## Consegna
Formatta tutto il materiale che segue come una lista JSON di stringhe, una per ciascuna riga, escludendo le righe vuote.

## Estratti del materiale

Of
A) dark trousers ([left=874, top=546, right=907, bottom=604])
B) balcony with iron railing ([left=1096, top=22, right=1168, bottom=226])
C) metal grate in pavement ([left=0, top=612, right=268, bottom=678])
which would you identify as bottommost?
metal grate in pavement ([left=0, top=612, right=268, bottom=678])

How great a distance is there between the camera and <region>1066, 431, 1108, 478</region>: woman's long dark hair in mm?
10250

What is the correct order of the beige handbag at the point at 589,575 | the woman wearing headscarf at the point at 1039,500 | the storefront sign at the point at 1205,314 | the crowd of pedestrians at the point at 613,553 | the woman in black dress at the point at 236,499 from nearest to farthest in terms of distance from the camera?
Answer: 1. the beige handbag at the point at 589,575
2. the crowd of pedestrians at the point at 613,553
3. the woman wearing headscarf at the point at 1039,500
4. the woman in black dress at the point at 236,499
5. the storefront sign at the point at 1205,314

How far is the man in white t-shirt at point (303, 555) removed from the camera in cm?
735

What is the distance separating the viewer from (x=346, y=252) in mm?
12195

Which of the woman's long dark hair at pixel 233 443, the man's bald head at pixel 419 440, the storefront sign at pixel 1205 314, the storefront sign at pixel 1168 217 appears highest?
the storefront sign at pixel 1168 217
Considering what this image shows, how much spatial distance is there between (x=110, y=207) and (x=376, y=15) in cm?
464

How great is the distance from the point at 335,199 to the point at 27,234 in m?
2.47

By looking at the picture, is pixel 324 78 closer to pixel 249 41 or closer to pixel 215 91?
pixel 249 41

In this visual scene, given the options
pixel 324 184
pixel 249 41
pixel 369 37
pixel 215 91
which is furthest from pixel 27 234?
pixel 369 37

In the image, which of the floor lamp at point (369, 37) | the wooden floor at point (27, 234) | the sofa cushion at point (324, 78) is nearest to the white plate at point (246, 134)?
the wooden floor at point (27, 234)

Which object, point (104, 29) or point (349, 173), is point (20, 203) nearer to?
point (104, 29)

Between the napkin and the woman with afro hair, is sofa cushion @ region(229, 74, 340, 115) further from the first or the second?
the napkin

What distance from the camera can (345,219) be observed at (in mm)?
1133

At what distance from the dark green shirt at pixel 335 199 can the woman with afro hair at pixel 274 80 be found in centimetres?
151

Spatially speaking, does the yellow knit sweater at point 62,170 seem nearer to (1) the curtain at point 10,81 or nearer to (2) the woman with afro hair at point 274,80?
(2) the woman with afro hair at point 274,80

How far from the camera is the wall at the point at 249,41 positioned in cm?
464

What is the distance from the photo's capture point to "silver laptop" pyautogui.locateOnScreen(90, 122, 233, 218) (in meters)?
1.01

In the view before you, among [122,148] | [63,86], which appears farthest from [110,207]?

## Risultato
[
  "Of",
  "A) dark trousers ([left=874, top=546, right=907, bottom=604])",
  "B) balcony with iron railing ([left=1096, top=22, right=1168, bottom=226])",
  "C) metal grate in pavement ([left=0, top=612, right=268, bottom=678])",
  "which would you identify as bottommost?",
  "metal grate in pavement ([left=0, top=612, right=268, bottom=678])",
  "How great a distance is there between the camera and <region>1066, 431, 1108, 478</region>: woman's long dark hair in mm?",
  "10250",
  "What is the correct order of the beige handbag at the point at 589,575 | the woman wearing headscarf at the point at 1039,500 | the storefront sign at the point at 1205,314 | the crowd of pedestrians at the point at 613,553 | the woman in black dress at the point at 236,499 from nearest to farthest in terms of distance from the camera?",
  "Answer: 1. the beige handbag at the point at 589,575",
  "2. the crowd of pedestrians at the point at 613,553",
  "3. the woman wearing headscarf at the point at 1039,500",
  "4. the woman in black dress at the point at 236,499",
  "5. the storefront sign at the point at 1205,314",
  "How far is the man in white t-shirt at point (303, 555) removed from the camera in cm?",
  "735",
  "What is the distance separating the viewer from (x=346, y=252) in mm?",
  "12195",
  "Which of the woman's long dark hair at pixel 233 443, the man's bald head at pixel 419 440, the storefront sign at pixel 1205 314, the storefront sign at pixel 1168 217 appears highest?",
  "the storefront sign at pixel 1168 217",
  "Considering what this image shows, how much spatial distance is there between (x=110, y=207) and (x=376, y=15) in cm?",
  "464",
  "How great is the distance from the point at 335,199 to the point at 27,234 in m?",
  "2.47",
  "By looking at the picture, is pixel 324 78 closer to pixel 249 41 or closer to pixel 215 91?",
  "pixel 249 41",
  "In this visual scene, given the options",
  "pixel 324 184",
  "pixel 249 41",
  "pixel 369 37",
  "pixel 215 91",
  "which is furthest from pixel 27 234?",
  "pixel 369 37",
  "In the image, which of the floor lamp at point (369, 37) | the wooden floor at point (27, 234) | the sofa cushion at point (324, 78) is nearest to the white plate at point (246, 134)?",
  "the wooden floor at point (27, 234)",
  "Which object, point (104, 29) or point (349, 173), is point (20, 203) nearer to?",
  "point (104, 29)",
  "Between the napkin and the woman with afro hair, is sofa cushion @ region(229, 74, 340, 115) further from the first or the second?",
  "the napkin",
  "What distance from the camera can (345,219) be observed at (in mm)?",
  "1133",
  "At what distance from the dark green shirt at pixel 335 199 can the woman with afro hair at pixel 274 80 be found in centimetres?",
  "151",
  "Spatially speaking, does the yellow knit sweater at point 62,170 seem nearer to (1) the curtain at point 10,81 or nearer to (2) the woman with afro hair at point 274,80?",
  "(2) the woman with afro hair at point 274,80",
  "How far from the camera is the wall at the point at 249,41 positioned in cm?",
  "464",
  "What is the distance from the photo's capture point to \"silver laptop\" pyautogui.locateOnScreen(90, 122, 233, 218) (in meters)?",
  "1.01",
  "In the view before you, among [122,148] | [63,86], which appears farthest from [110,207]?"
]